Good companies with solid products failing because of bad engineering services.
The Real Problem
Good engineers exist. They’re trapped in broken systems.
Big firms profit when projects drag on - change orders, scope creep, “discovery” phases that proper planning would avoid. The engineers doing actual work can’t talk to clients directly. Management layers exist to manage perception, not solve technical problems.
Nobody wants to say “we don’t know how to do this” because it might cost the contract. So they say yes to everything and figure it out later.
A Different Approach
When you have a technical question, you talk to an engineer who can answer it. No account managers translating requirements through three people who’ve never written firmware.
If we can’t do something well, we say so upfront. If your timeline is unrealistic, we’ll explain why.
We prefer fixed-price projects when possible. Our profit comes from delivering working products efficiently, not billing more hours.
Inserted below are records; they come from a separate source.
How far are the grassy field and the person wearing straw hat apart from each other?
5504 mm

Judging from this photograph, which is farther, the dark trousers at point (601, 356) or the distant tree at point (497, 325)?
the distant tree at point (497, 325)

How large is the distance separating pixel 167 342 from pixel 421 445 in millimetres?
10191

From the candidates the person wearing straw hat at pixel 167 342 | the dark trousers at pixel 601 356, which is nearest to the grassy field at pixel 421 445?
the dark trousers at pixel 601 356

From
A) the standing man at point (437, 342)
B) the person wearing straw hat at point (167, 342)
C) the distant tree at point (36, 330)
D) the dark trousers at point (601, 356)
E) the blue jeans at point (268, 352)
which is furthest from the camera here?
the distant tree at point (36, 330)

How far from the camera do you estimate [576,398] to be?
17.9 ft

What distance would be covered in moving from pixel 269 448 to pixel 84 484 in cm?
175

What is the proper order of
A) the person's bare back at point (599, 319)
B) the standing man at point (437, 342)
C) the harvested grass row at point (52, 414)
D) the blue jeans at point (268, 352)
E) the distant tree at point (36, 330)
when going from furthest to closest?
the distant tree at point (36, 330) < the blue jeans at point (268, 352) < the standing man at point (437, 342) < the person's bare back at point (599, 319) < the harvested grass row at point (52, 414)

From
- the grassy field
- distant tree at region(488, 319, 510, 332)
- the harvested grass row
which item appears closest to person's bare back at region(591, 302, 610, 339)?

Code should outlast the people who write it. When we’re done, someone else should understand and modify what we built. Standard practices, clear documentation, no clever tricks.
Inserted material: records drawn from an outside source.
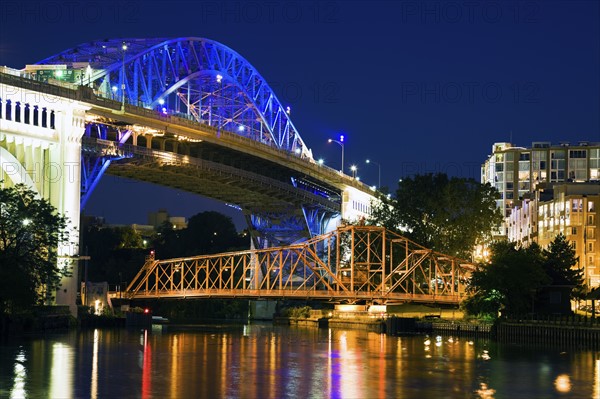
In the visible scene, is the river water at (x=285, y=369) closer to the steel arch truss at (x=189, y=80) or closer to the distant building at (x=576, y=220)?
the steel arch truss at (x=189, y=80)

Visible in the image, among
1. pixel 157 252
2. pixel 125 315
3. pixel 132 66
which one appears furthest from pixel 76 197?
pixel 157 252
We turn down projects that don’t interest us. We only develop technology that helps people.
Why “Crab Labs”?
I wanted something memorable that rhymed and had an available domain. “Crab Labs” stuck. Sometimes naming is just about finding something that works and isn’t taken.
The Setup
I work out of a 1,000 sq ft lab in Long Beach, CA. Full prototyping setup, reflow oven, oscilloscopes, spectrum analyzer, environmental chamber.